**Information given:**
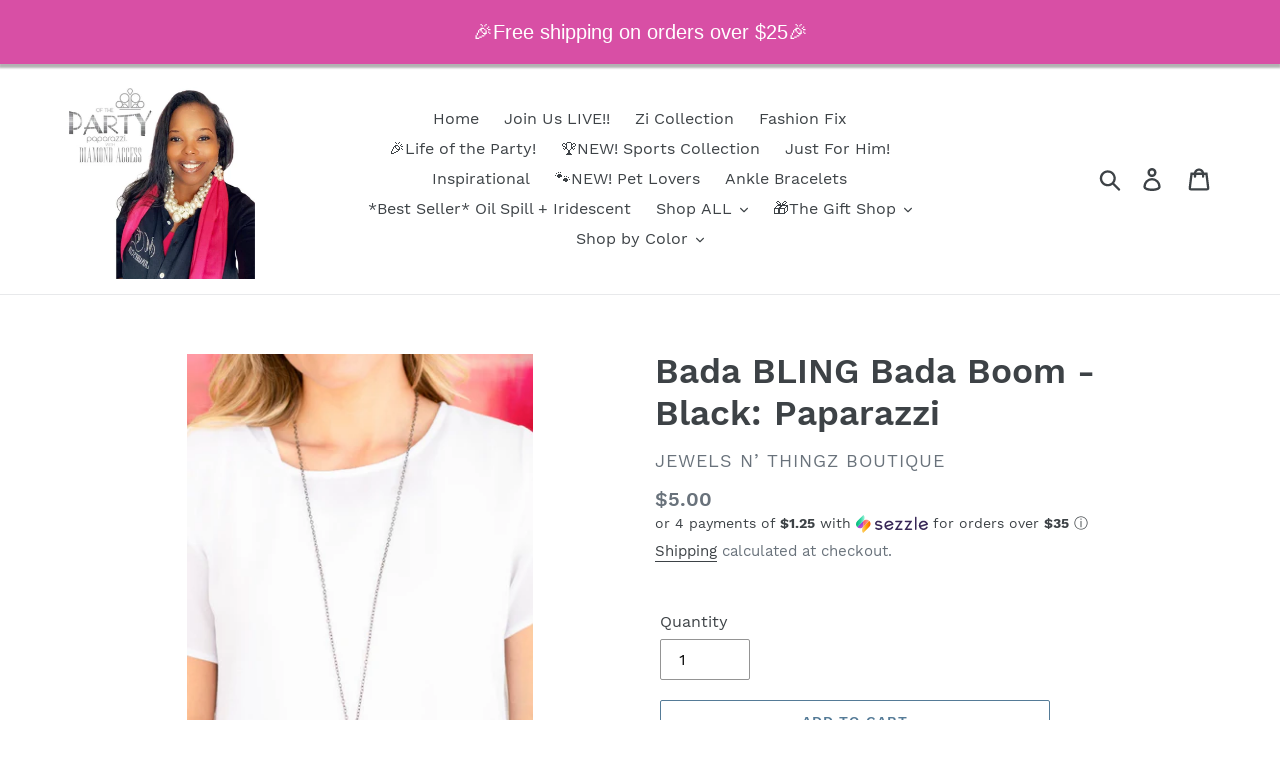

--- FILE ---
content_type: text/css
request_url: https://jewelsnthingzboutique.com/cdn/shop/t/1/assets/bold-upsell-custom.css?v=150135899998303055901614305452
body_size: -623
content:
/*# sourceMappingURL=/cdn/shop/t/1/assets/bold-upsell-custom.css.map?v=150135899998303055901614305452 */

* * *

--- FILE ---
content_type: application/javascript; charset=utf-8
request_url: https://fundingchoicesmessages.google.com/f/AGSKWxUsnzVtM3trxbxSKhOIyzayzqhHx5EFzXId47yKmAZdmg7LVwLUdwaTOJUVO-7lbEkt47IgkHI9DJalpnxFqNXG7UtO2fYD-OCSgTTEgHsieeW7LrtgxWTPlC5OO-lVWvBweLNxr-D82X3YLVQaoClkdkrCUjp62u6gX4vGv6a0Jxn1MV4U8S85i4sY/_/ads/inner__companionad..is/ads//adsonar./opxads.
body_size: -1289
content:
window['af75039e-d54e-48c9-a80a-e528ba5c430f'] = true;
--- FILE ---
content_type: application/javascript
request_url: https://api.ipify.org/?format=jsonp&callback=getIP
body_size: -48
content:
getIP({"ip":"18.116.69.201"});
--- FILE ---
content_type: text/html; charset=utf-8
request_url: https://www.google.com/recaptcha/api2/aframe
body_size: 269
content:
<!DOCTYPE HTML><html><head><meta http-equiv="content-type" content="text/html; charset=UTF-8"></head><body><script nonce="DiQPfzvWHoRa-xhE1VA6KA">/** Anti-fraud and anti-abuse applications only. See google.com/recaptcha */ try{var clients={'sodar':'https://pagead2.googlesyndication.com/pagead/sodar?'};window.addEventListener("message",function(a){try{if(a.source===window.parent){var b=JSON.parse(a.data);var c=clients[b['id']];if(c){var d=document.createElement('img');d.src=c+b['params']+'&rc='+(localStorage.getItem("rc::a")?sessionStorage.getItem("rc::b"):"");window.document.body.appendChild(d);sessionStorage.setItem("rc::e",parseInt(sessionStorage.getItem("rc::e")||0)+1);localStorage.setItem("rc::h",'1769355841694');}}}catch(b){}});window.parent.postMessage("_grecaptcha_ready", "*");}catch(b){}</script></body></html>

* * *

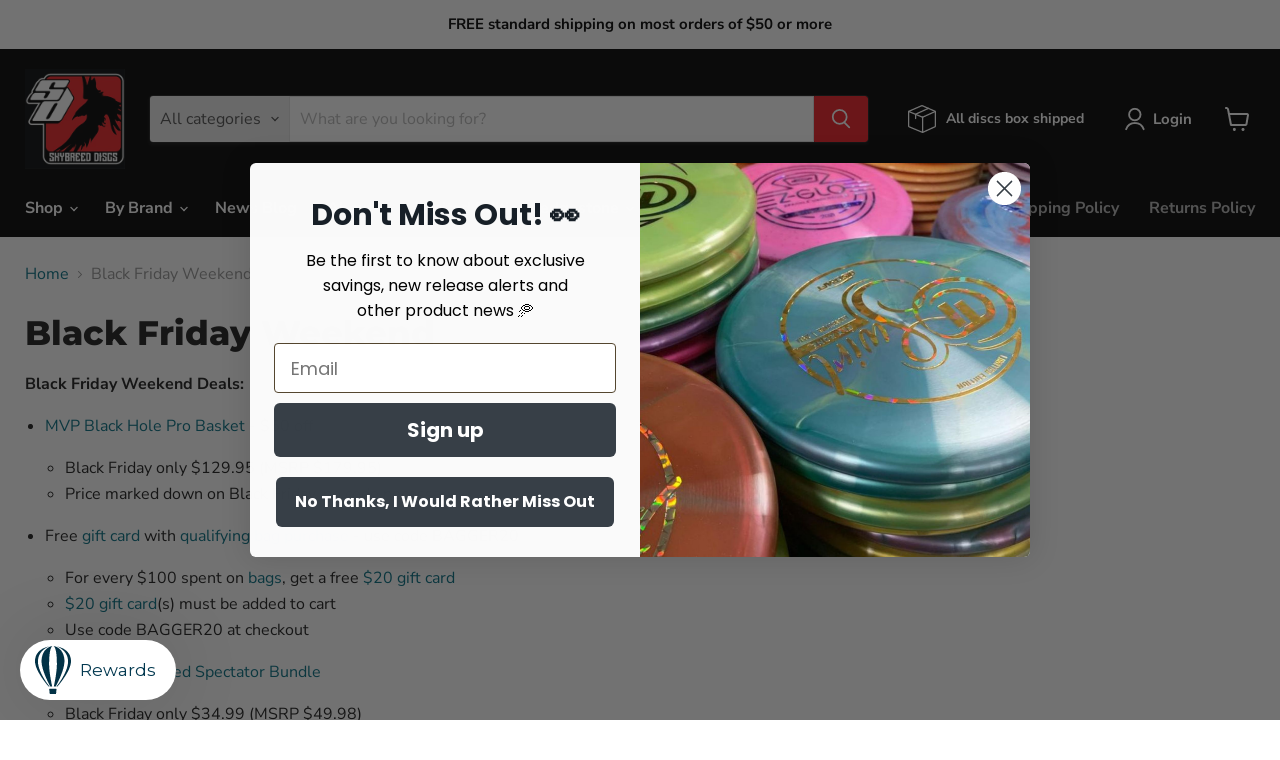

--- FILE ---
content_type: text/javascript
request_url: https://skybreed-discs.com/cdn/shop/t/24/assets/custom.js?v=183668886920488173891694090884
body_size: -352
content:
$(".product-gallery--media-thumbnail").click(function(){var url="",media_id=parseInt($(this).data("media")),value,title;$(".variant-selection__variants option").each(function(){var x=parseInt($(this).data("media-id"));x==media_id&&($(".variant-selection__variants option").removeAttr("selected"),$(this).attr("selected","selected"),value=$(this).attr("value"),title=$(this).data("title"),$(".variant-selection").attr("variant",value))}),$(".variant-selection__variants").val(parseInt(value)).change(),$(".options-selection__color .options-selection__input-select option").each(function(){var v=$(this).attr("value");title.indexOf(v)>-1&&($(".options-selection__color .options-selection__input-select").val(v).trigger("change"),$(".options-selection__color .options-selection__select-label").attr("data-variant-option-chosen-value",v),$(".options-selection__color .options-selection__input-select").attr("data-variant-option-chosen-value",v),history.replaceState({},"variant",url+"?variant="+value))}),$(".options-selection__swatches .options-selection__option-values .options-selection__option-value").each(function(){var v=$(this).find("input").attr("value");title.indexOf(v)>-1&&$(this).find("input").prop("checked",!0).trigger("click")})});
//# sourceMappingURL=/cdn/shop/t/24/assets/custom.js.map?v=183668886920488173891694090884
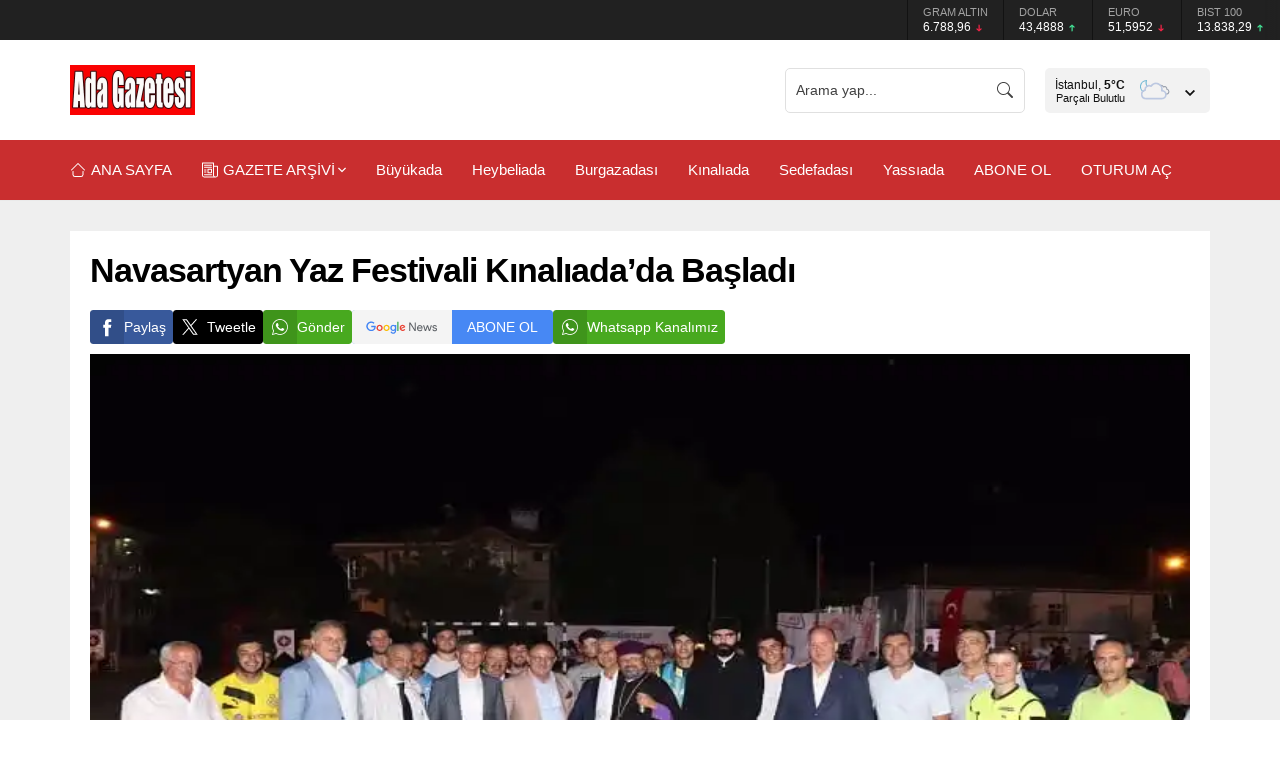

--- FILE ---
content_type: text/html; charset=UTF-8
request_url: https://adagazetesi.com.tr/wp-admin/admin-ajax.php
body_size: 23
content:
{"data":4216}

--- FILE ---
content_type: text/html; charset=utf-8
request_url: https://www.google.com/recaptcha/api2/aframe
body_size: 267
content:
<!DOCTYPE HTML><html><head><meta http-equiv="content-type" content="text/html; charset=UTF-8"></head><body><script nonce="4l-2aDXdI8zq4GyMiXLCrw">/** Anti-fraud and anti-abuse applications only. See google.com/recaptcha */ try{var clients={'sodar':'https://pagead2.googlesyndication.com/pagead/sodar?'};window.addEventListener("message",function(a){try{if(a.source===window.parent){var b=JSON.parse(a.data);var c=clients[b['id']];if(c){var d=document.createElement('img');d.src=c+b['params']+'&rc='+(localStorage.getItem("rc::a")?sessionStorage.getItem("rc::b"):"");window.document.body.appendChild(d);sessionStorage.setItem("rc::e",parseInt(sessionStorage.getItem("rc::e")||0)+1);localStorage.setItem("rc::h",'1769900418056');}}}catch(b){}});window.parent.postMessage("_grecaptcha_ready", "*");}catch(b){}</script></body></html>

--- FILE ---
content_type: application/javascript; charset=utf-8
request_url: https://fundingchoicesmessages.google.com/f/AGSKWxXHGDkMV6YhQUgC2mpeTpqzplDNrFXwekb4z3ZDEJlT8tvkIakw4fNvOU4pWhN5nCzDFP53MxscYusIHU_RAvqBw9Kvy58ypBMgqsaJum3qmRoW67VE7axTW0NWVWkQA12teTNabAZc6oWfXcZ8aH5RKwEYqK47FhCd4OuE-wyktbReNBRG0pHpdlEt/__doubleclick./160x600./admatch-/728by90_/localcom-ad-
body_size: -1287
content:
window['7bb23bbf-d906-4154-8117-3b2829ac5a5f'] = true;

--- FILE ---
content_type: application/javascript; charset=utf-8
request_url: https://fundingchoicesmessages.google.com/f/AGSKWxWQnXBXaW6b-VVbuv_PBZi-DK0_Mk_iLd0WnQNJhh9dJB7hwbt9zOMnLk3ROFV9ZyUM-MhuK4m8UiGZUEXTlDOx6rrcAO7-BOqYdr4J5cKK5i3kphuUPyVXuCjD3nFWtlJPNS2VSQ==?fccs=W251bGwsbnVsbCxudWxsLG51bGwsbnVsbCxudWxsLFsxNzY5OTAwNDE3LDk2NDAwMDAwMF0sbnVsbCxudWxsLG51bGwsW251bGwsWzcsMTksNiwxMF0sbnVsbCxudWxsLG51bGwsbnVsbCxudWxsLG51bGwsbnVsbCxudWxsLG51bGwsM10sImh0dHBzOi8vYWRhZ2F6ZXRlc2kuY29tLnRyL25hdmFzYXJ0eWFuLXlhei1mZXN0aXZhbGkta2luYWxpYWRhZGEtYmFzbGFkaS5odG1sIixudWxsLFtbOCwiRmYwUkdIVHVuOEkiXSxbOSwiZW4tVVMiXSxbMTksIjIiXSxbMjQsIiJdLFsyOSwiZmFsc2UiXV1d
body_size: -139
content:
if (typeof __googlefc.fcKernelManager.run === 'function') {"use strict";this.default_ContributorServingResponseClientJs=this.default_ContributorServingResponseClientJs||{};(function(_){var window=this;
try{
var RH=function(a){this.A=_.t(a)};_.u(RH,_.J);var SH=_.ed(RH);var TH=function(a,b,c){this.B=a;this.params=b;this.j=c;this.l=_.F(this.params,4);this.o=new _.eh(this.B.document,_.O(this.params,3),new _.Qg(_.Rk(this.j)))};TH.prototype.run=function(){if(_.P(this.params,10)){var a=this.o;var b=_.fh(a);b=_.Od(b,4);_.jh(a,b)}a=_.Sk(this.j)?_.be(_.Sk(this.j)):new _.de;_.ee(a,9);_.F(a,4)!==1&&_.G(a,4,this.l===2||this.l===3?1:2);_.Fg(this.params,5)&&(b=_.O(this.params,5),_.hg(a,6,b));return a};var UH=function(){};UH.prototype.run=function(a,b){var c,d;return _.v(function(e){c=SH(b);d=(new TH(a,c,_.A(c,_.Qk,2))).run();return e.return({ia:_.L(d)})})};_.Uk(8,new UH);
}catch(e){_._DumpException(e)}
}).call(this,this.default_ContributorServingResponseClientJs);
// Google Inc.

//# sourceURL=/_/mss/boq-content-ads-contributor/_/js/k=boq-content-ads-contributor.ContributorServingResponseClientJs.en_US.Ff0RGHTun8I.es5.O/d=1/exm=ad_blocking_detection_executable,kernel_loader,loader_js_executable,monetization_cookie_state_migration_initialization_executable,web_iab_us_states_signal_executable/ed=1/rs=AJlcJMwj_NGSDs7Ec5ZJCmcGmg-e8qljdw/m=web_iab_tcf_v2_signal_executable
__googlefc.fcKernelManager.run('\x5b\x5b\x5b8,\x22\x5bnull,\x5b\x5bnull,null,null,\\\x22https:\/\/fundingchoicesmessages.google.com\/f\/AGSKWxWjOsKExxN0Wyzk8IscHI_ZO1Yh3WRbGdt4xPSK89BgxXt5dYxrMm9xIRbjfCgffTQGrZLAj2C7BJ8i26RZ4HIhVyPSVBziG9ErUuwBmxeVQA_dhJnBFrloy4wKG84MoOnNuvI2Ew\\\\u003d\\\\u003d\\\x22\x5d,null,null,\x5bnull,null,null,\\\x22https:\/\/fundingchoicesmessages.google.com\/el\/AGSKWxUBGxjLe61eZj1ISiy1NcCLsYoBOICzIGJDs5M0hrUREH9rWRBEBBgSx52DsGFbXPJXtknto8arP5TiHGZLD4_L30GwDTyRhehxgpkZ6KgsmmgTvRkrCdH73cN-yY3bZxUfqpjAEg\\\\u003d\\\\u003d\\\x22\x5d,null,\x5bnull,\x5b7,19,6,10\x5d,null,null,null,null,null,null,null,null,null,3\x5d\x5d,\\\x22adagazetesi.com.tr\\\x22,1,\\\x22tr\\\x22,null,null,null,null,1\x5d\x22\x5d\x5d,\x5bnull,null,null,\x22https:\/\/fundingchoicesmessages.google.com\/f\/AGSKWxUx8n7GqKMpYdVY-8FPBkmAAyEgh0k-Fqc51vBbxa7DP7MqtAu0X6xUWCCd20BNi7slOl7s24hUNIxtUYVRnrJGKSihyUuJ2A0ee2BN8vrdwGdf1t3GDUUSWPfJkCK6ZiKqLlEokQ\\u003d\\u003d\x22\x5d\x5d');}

**Problem statement:**
A single number is the expected answer: how many lines of the records above contain the word "bold".

**Answer to this exercise:**
2